Cailletet was on the point of trying his experiment over again in vacuo, so as to get a lower temperature, when the telegrams from Wroblewski showed that the Pole had got the start of him. Along with a colleague, Obszewski, Cailletet’s disloyal pupil set ethylene boiling in vacuo, and so brought the temperature down to two hundred and seventy degrees Fahrenheit below zero. This was the lowest point yet reached, and it was enough to turn oxygen into a liquid a little less dense than water, having its “critical point” at about one hundred and sixty-eight degrees Fahrenheit below zero. A few days after, nitrogen was liquefied by the same pair of experimenters, under greater atmospheric pressure at a somewhat higher temperature.

The next thing is to naturally ask: What is the use of all this? That remains to be proved. The most unlikely chemical truths have often brought about immense practical results. All that we can as yet say is, that there is now no exception to the law that matter of all kinds is capable of taking the three forms, solid, aqueous, gaseous.

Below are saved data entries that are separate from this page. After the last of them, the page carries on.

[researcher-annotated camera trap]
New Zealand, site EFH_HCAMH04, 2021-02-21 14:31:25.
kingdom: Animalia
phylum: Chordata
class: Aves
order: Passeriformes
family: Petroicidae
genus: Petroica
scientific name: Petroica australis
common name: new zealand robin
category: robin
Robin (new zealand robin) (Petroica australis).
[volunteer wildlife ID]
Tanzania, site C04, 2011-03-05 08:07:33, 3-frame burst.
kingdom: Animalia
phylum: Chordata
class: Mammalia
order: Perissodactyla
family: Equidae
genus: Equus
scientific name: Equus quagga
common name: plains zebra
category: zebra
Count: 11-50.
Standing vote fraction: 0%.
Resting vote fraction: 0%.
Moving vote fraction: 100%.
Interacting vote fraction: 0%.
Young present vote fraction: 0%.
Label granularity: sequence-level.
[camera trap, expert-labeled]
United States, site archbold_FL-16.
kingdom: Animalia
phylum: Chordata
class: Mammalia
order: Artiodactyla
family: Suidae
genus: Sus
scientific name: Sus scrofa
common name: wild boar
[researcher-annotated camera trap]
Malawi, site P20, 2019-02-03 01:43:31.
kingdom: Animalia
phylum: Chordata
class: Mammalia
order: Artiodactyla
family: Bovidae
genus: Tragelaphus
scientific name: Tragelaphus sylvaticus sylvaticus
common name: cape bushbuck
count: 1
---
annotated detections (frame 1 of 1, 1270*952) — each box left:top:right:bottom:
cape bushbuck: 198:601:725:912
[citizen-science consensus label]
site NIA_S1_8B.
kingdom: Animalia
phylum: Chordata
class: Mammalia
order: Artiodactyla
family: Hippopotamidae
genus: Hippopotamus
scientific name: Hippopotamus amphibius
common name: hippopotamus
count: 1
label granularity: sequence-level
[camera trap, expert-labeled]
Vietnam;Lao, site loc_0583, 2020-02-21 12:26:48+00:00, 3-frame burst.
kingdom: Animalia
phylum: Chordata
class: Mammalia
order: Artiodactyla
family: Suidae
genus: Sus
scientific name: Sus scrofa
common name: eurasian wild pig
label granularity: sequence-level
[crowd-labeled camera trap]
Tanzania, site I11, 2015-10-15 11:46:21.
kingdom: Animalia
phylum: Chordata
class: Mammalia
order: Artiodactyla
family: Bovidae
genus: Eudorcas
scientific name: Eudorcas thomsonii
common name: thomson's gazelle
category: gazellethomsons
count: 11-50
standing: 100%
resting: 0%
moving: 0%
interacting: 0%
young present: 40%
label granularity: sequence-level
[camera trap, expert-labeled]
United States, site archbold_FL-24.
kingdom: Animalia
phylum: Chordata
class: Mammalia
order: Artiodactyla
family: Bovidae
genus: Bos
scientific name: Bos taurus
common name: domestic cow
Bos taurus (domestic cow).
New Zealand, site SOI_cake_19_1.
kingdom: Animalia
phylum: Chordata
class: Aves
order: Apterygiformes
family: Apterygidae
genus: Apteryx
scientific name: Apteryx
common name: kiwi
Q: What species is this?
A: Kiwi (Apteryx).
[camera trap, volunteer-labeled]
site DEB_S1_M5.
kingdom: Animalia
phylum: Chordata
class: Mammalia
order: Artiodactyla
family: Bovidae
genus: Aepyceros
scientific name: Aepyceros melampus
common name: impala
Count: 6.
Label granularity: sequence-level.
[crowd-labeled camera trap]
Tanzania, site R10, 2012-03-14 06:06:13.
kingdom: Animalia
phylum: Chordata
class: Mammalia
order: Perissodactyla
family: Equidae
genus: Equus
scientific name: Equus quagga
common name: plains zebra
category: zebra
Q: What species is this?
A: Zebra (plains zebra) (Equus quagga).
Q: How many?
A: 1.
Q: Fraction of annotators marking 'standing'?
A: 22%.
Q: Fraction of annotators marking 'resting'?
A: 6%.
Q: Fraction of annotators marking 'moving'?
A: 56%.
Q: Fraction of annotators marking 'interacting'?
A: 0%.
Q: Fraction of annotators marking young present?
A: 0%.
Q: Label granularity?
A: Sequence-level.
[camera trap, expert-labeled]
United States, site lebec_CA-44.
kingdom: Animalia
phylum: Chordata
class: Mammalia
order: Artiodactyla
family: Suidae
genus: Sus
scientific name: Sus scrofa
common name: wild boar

The French savans are not content with saying this. They are very indignant at Wroblewski stealing Cailletet’s crown just as it was going to be placed on the Frenchman’s head. It was sharp practice, for all that a scientific discoverer has to look to is the fame which he wins among men. The Academy took no notice of the interloping Poles, but awarded to Cailletet the Lacaze Prize, their secretary, M. Dumas, then lying sick at Cannes, expressing their opinion in the last letter he ever wrote. “It is Cailletet’s apparatus,” says M. Dumas, “which enabled the others to do what he was on the point of accomplishing. He, therefore, deserves the credit of invention; the others are merely clever and successful manipulators. What has been done is a great fact in the history of science, and it will link the name of Cailletet with those of Lavoisier and Faraday,” So far M. Dumas, who might, one fancies, have said something for Pictet, only a fortnight behind Cailletet in the experiment which practically liquefied oxygen. His case is quite different from Wroblewski’s, for he and Cailletet had been working quite independently, just as Leverrier and Adams had been when both discovered the new planet Neptune. Such coincidences so often happen when the minds of men are turned to the same subject. Well, the scientific world is satisfied now that the elements of air can be liquefied; but I want to see the air itself liquefied, as what it is—a mechanical, not a chemical compound. For from such liquefaction, one foresees a great many useful results. You might carry your air about with you to the bottom of mines or up in balloons; you might even, perhaps, store up enough by-and-by to last for a voyage to the moon.—All the Year Round.